E.J. Dionne seems conflicted about gay marriage. He writes:
And, as a New York Court of Appeals judge cited by the California court majority noted, fundamental rights "cannot be denied to particular groups on the ground that these groups have historically been denied those rights." If history and tradition had constrained us, equal rights for African Americans would never have become law.
But to find a constitutional right to gay marriage, the California majority chose to argue that the state's very progressive law endorsing domestic partnerships for homosexuals — it grants all the rights of marriage except the name — was itself a form of discrimination.
This is odd and potentially destructive. As Justice Carol Corrigan argued in her dissent, "to make its case for a constitutional violation, the majority distorts and diminishes the historic achievements" of the state's Domestic Partnership Act.

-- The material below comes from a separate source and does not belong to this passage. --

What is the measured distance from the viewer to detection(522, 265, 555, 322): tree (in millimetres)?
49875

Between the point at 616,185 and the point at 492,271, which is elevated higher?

The court found, correctly according to Dionne, that the domestic partnership law–however historically "progressive"–amounted to discrimination. Dionne ought to know that these two laws are different things (the progressive one about domestic partnership and the one about marriage). "Progressive" legislation aimed at circumventing legal discrimination (the denial of marriage to homosexuals for whatever reason) may be nice, but it still endorses the discrimination as legal (so goes, at least, the argument of the California court). So even if the legislation is, in its proper historical context quite "progressive", that fact hardly justifies maintaining it. Imagine had equal rights been handled this way–let's not call them "rights" but "things due" or something like that. Dionne's position, it seems to me, is just the obverse–the double negative as it were–of the argument he has just rejected. That is to say, the "progressiveness" of the legislation is no more reason to maintain it than the fact that such discrimination has long been lawful.